Recently, it was revealed that Snapchat has raised another $1.8 billion in funding bringing the startup's value up to almost $20 billion. For entrepreneurs everywhere, this news is validation that the dream is possible -- that with the right idea, a company can grow bigger than anyone ever imagined.

But the fact of the matter is that Snapchat is an anomaly. A 2015 report from Sage found that two out of every five startups fail. And one of the top reasons is being founded by entrepreneurs who don't watch costs closely enough.

Running a startup is expensive, which is why even wildly successful companies like Snapchat still need influxes of cash. But, it takes a while to get to that level. Startups need to do whatever they can to stretch their resources. That means adopting a lean business model, which focuses on getting your startup launched soon and in a manner that requires less initial capital.

Having a lean enterprise means knowing how to cut the wheat from the chaff. However, that doesn't always come naturally.

Here are four ways to make your startup leaner:

1. Make decisions quickly

Time is money. By taking substantial amounts of time to make decisions you're holding your company back. Every option you consider, every time you weigh the pros and cons, the startup isn't moving forward.

That's not to say you should just flip a coin whenever faced with an important choice, but you need to realize that you'll never have all of the information you need. All you can do is process the information you have and pull the trigger.

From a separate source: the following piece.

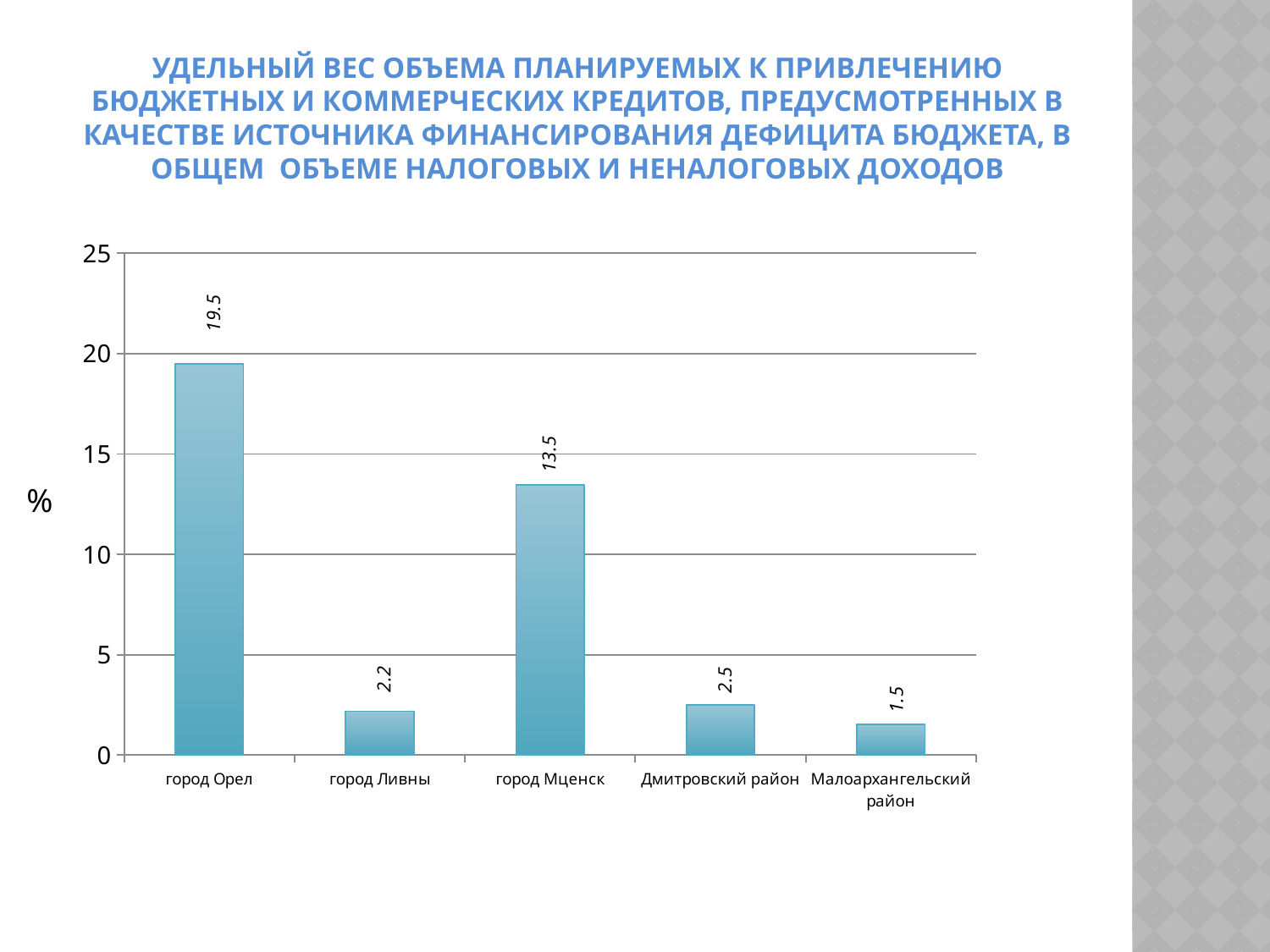
Which category has the highest value? город Орел What is the value for город Орел? 19.5 What is the value for Малоархангельский район? 1.5 Which category has the lowest value? Малоархангельский район Is the value for город Мценск greater or less than 15? less What is the difference between the values for город Орел and город Мценск? 6 What kind of chart is shown on the slide? bar chart What is the difference between the values for Дмитровский район and город Ливны? 0.3 How many categories are shown on the x axis? 5 What unit label is shown on the vertical axis? % Which is larger, the value for город Ливны or the value for Дмитровский район? Дмитровский район What is the value for город Мценск? 13.5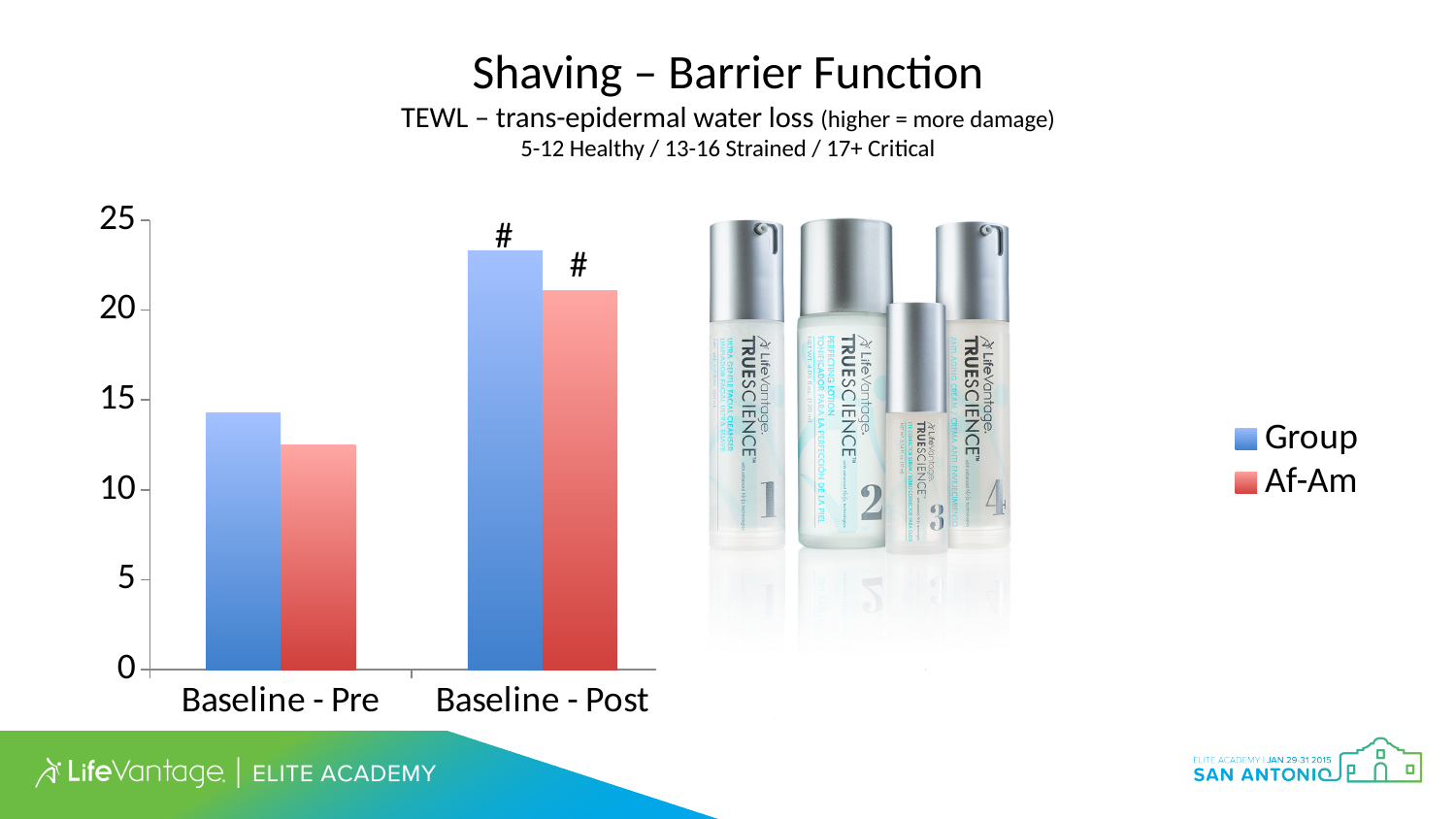
Which is larger, the Group value at Baseline - Pre or the Group value at Baseline - Post? Baseline - Post Which bar is the highest in the chart? Group at Baseline - Post Do the values for the Af-Am series rise or fall from Baseline - Pre to Baseline - Post? rise What kind of chart is shown on the slide? bar chart Which series is shown in red in the chart? Af-Am Is the value for Af-Am at Baseline - Post greater or less than 20? greater How many categories are shown on the x axis of the chart? 2 Is the value for Group at Baseline - Post greater or less than 20? greater Which series is shown in blue in the chart? Group How many series does the chart legend list? 2 Is the value for Af-Am at Baseline - Pre greater or less than 15? less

And if every decision has to go through the founder, CEO, and each investor, it'll be a big waste of resources.Have a plan in place about the chain of command whenever a certain type of issue arises. Know who's responsible for what choices and the criteria that will be used to evaluate options.

2. Know what can wait

Many entrepreneurs make the mistake of thinking everything has to be perfect by the launch date. The product has to have every possible feature and every potential issue has to be figured out. It's more important to nail down the basics and get the business running as soon as possible.

For example, say you've developed an idea for the Uber of dog-walkers. You get caught up at the office and need someone to go let your pooch out. Sure there are other features that could be added to make the service more interesting like grooming or training, but they don't need to be ready to go from day one. Adding all those extra parts will just take more time and money and keep pushing back the date when you can actually start making sales.

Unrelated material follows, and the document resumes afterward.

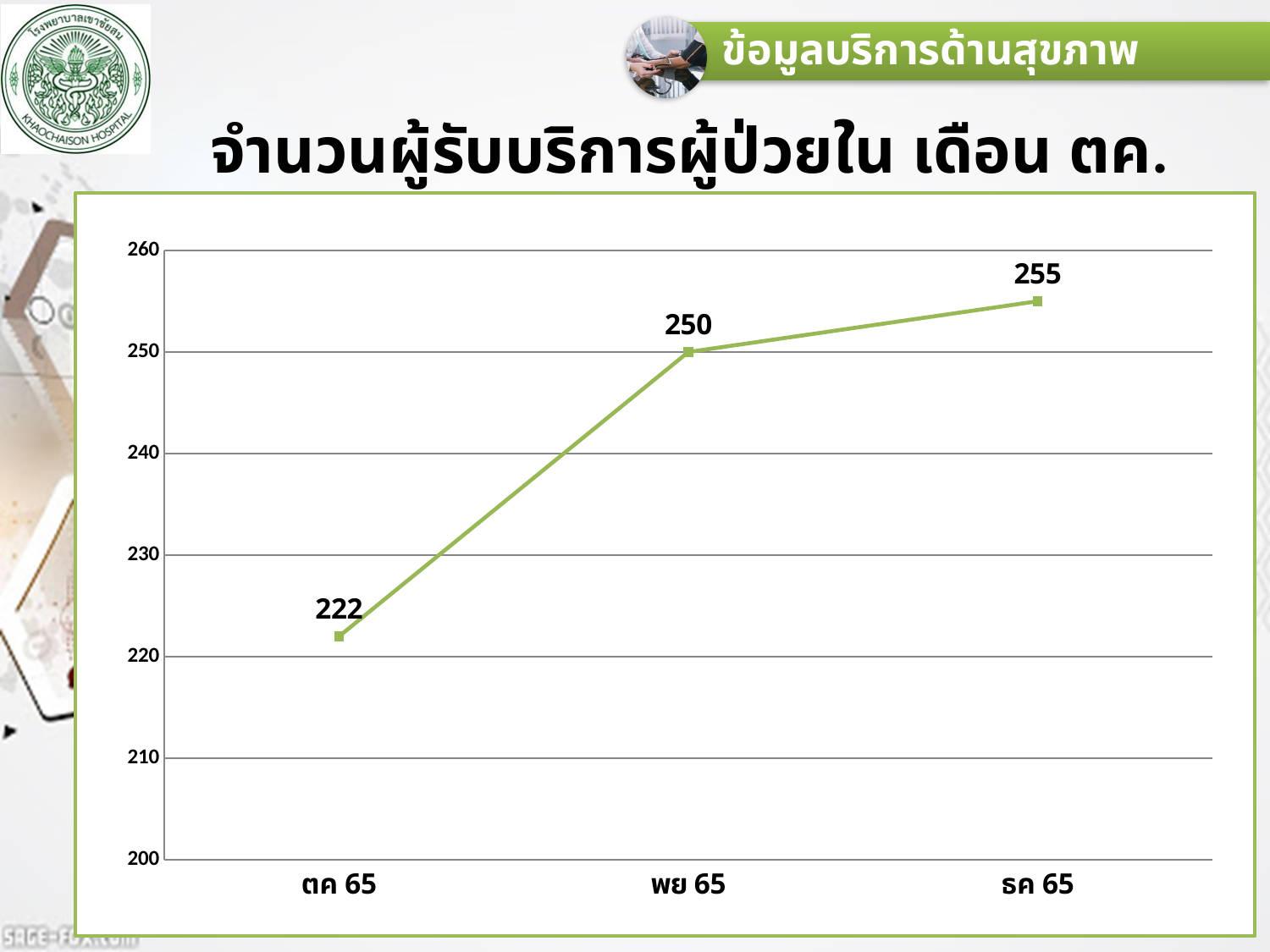
What is the difference between the values for ธค 65 and พย 65? 5 Which month has the lowest value? ตค 65 Which month has the highest value? ธค 65 What is the value for ตค 65? 222 What is the value for ธค 65? 255 What is the difference between the values for พย 65 and ตค 65? 28 Do the values rise or fall from ตค 65 to ธค 65? rise What is the value for พย 65? 250 Which is larger, the value for ตค 65 or the value for พย 65? พย 65 Is the value for ตค 65 greater or less than 230? less What kind of chart is shown on the slide? line chart How many data points are plotted on the chart? 3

Decide what the core of your business is. Focus on getting that off the ground and when you become more financially stable you can develop further and make improvements.

3. Constantly run tests

If you're waiting until your launch date to see if there's a market need for your startup, you're setting yourself up to fail. If no one buys into your company or its product, everything you've done up to that point is lost.

The better option is conduct smaller tests throughout development in order ensure you have an end result that there's actually a market for. For example, at Coplex, we take the time to experiment with our clients to collect data about what parts of their ideas work and which don't. We may end up developing something completely different from what we originally imagined, but it's much more likely to be a success.

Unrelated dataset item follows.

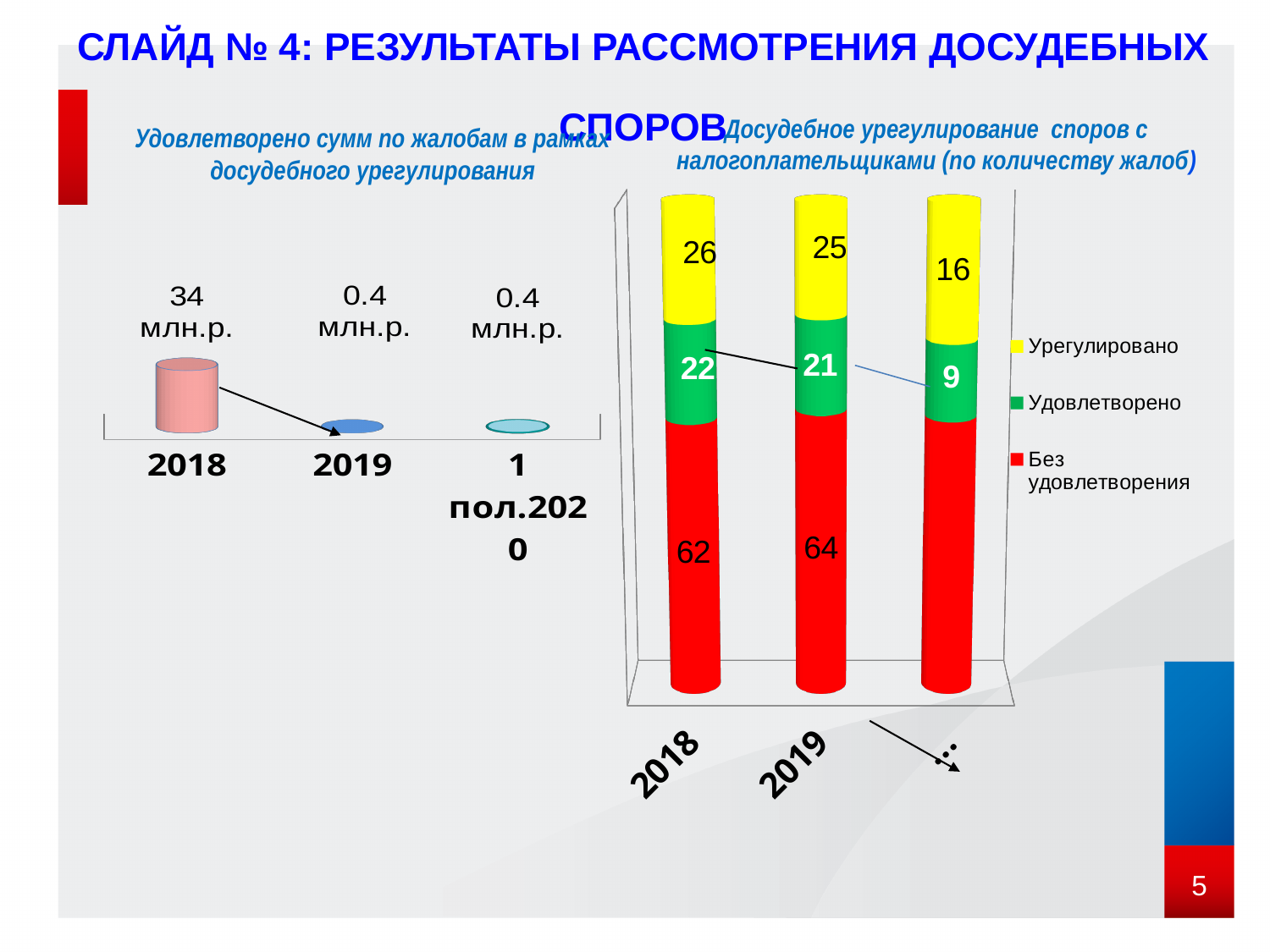
On the right chart (Досудебное урегулирование споров), what is the value of Без удовлетворения for 2018? 62 On the right chart (Досудебное урегулирование споров), how many series does the legend list? 3 On the right chart (Досудебное урегулирование споров), what is the difference between Без удовлетворения for 2019 and for 2018? 2 On the right chart (Досудебное урегулирование споров), what is the total of the stacked bar for 2018? 110 On the left chart (Удовлетворено сумм по жалобам), what is the value for 2018? 34 млн.р. On the right chart (Досудебное урегулирование споров), what is the value of Урегулировано for 2019? 25 On the right chart (Досудебное урегулирование споров), what is the value of Удовлетворено for 2019? 21 On the left chart (Удовлетворено сумм по жалобам), which category has the highest value? 2018 What kind of chart is the right chart (Досудебное урегулирование споров)? Stacked bar chart On the left chart (Удовлетворено сумм по жалобам), how many categories are shown? 3 On the left chart (Удовлетворено сумм по жалобам), what is the value for 2019? 0.4 млн.р. On the right chart (Досудебное урегулирование споров), which is larger: Урегулировано for 2018 or Урегулировано for 2019? 2018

4. Think twice before hiring

Once your company begins to grow, you have to hire more employees to handle the load. And since startup companies are always evolving, chances are the types of employees you needed at the beginning won't be the same as the ones you need in six months or a year. So you bring on even more employees. Next thing you know your payroll budget is out of control.

A 2015 First Round survey found, 68 percent of startups planned on hiring as many as 20 people over the course of that year. But you have to wonder how many of those hires were actually necessary. Were there enough new duties and responsibilities to create a whole new position? Did no one else on the team possess the skills needed to do the task? Could it have been done by a temporary contractor? Ask yourself those questions before hiring and you'll know if a new employee is really the best way to go.

Startups are expensive and unless they're run properly they will bleed money. As an entrepreneur the best thing you can do is have a lean enterprise that allows you to allocate your resources in the best way possible.